● SHORT PROBLEM 1
In the interview about life on Myon's Canal, what did Jesse use to cut the little levee open?
● SHORT PROBLEM 2
Retype everything from "JD:      When ya’ll got" down to "ya’ll get electricity?" in the interview about life on Myon's Canal, with no changes.
● SHORT PROBLEM 3
Write what comes next in the interview about life on Myon's Canal, picking up after its final line.

JD:      That’s the one you grew up on?

 Neg:   Yeah. 

 JD:      And it was dry like that…the hull was dry like that?

 Neg:   Awww yeah.  Didn’t leak a drop.  It might have been 40 years old.  And it might a been older than that…[?]   

 JD:      When ya’ll got over the canal, when ya’ll got over the levee I mean, ya’ll had things like…like you say…like it was on land so you didn’t have to worry about the wind, you didn’t have to worry about that campboat sinking for some reason, uh, there must have been some other things that ya’ll noticed that ya’ll liked about being on land.  Did ya’ll get electricity? 

 Neg:   Yeah.  It was a good while after we was there, though.   A good while after we was on the bank before they passed electric.  That’s why CLECO gripe and gripe and want to buy Teche [Teche Electric, this is a current issue with customers of Teche, and a vote is being requested].  But Teche was the only one that go anywhere and give you electricity.  So that why I’m still sticking with Teche, unless they…they was supposed to sell it, to CLECO.  But it’s CLECO that wanted that…but I don’t think they got it, yet.  I don’t believe. 

 JD:      So, Teche [Electrical Coopertive?] did a good thing for ya’ll.

 Neg:   Oh yeah.  That’s why I…all of us…mostly stuck with Teche. 

 JD:      When ya’ll were living…when ya’ll were living in the Canal, this canal, Myon’s Canal, is that what ya’ll called it?  Myon’s Canal?  What did ya’ll call it when ya’ll were there? 

 Neg:   I don’t know how it become [laughs] to be Myon’s Canal.  I guess because Myon lived there.  It was just a drainage canal that they used to have there, before they build the big levee.  For field drainage.  It was open, if you remember, all the way to the lake.  But, they had that…from the first canal, where we used to live in the back by the levee?  That lil levee, by the shad point, used to run all the way across there.  Aw yeah.  That was all closed in.  And Jesse [Daigle] decided that he was gone dig it open.  And he did too.  He cut it with a shovel, cut that lil levee.   And the water did the rest.  Sho did.

● STORED DATA

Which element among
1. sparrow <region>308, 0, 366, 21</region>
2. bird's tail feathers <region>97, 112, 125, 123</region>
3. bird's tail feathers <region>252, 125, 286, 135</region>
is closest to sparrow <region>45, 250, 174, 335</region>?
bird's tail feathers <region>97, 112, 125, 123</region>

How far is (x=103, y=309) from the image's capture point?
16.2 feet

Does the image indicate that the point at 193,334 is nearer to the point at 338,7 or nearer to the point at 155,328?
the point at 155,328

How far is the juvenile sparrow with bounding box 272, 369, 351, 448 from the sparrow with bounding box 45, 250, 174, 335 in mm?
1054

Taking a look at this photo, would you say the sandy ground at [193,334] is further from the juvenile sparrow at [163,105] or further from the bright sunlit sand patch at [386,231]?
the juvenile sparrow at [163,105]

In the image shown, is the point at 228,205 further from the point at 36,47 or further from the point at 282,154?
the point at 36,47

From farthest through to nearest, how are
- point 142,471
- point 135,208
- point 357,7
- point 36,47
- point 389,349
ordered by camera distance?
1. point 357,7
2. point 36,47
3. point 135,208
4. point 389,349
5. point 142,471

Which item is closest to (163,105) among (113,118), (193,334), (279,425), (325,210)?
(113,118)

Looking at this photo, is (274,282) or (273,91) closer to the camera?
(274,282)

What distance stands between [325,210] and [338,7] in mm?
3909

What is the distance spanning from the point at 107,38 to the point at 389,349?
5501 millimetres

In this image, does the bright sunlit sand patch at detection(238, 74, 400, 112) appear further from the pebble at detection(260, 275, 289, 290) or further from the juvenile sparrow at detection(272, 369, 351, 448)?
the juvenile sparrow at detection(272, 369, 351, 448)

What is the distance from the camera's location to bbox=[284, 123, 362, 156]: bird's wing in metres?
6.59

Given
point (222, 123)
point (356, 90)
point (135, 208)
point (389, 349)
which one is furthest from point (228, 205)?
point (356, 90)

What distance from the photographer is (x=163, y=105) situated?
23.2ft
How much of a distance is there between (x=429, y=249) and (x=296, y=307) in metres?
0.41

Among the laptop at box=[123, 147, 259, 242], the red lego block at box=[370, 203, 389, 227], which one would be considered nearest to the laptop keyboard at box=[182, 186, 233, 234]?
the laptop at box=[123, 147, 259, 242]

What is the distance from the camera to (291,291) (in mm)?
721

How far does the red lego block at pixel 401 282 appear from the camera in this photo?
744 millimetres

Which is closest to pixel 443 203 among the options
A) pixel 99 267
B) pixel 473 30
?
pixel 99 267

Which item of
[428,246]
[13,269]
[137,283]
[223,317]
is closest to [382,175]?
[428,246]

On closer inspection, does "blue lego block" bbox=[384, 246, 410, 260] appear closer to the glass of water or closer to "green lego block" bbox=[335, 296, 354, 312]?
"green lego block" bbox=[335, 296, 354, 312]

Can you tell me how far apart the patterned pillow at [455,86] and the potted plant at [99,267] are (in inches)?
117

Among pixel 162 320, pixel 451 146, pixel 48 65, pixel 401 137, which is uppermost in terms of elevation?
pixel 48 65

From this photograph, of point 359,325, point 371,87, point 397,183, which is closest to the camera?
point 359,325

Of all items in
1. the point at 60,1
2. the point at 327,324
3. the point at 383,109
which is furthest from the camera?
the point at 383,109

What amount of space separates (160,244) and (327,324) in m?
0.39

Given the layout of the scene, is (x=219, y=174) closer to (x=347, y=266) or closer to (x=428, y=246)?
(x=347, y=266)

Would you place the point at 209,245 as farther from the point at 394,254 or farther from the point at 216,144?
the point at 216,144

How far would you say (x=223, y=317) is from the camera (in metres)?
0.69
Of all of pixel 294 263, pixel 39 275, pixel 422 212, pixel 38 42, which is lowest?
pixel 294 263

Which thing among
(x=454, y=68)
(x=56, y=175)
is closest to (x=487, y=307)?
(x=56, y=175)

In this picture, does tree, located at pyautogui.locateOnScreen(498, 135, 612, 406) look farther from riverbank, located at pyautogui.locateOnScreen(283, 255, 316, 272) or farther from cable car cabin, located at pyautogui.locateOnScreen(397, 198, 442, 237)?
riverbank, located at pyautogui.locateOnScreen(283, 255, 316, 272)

● TASK OUTPUT 1
A shovel.

● TASK OUTPUT 2
JD:      When ya’ll got over the canal, when ya’ll got over the levee I mean, ya’ll had things like…like you say…like it was on land so you didn’t have to worry about the wind, you didn’t have to worry about that campboat sinking for some reason, uh, there must have been some other things that ya’ll noticed that ya’ll liked about being on land.  Did ya’ll get electricity?

● TASK OUTPUT 3
 JD:      Um, but it was…the canal was known as Myon’s Canal to all of ya’ll who lived there?  Is that what it was called? 

 Neg:   Yeah, we lived there for a long time, I guess that’s why they decided…people decided to call it Myon’s Canal.

 JD:      Now, while ya’ll were living in the Canal, ya’ll were fishing of course? 

 Neg:   Oh yeah.

 JD:      Yall were fishing for a living.  Yall all had Lockwoods by that time, I guess, and

 Neg:   Yeah.

 JD:      And you sold your…that’s what interests me now at this point, is… ya’ll were living in the canal…at the mouth of the canal…

 Neg:   Yeah, at the mouth of the canal.

 JD:      Mouth.  All of ya’ll were up there at the front.

 Neg:   Yeah.  When we first moved…moved there…our campboat used to stick out [into] the edge of the lake. 

 JD:      Yours did?   Blaise’s…no Rosalie…

 Neg:   Uhuh.  [then] Yeah, my momma.

 JD:      Uh, that’s because there wasn’t enough room to put it in the back, or what?

 Neg:   Yeah.  well, they had plenty room in the canal but the canal had build up [filled with sediment] and they ain’t had no more water in it.  Just at the mouth, there.

 JD:      Oh.  So, in the back it was…it was built…it was shallow in the back?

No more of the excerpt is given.